(WHAT IS REQUIRED): Without including any images, repeat the data exactly.

(THE DATA):
·····

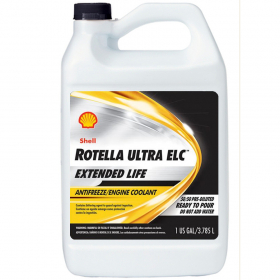 SHELL ROTELLA ULTRA ELC 6*1 GALLON  CASE
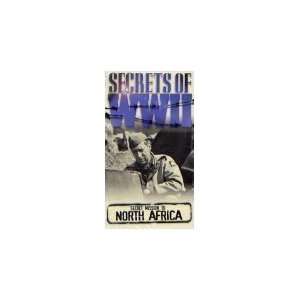    SECRETS OF WWII   Secret Mission to North Africa Movies & TV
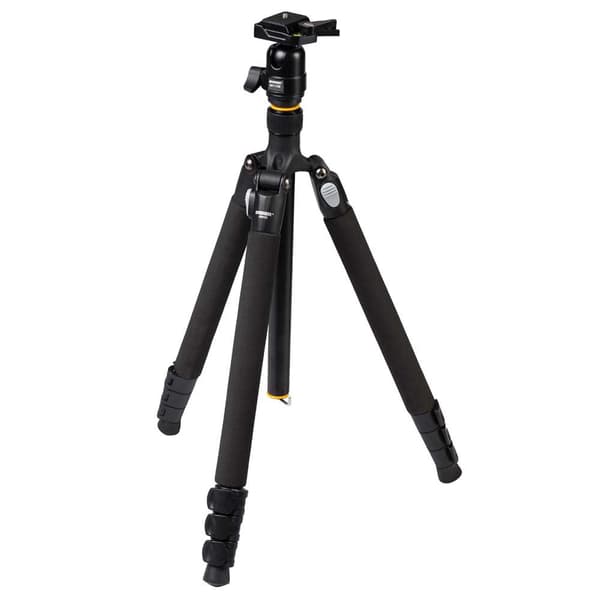 Bresser Jalusta 2841 Rx Musta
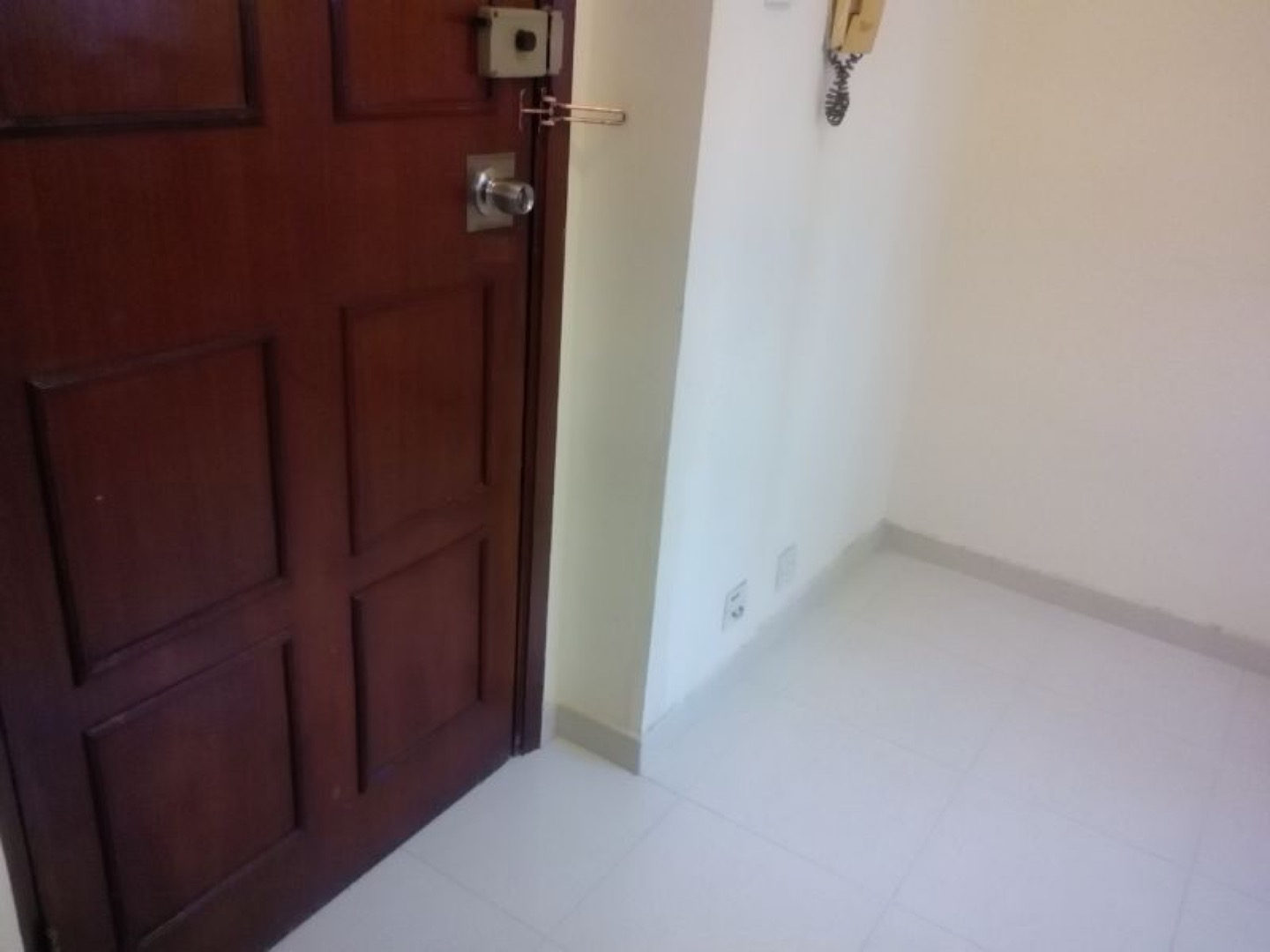 Kian Nam Mansion一房單位相片 5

·····

(OUTPUT FOR THIS TASK):
 SHELL ROTELLA ULTRA ELC 6*1 GALLON  CASE
    SECRETS OF WWII   Secret Mission to North Africa Movies & TV
 Bresser Jalusta 2841 Rx Musta
 Kian Nam Mansion一房單位相片 5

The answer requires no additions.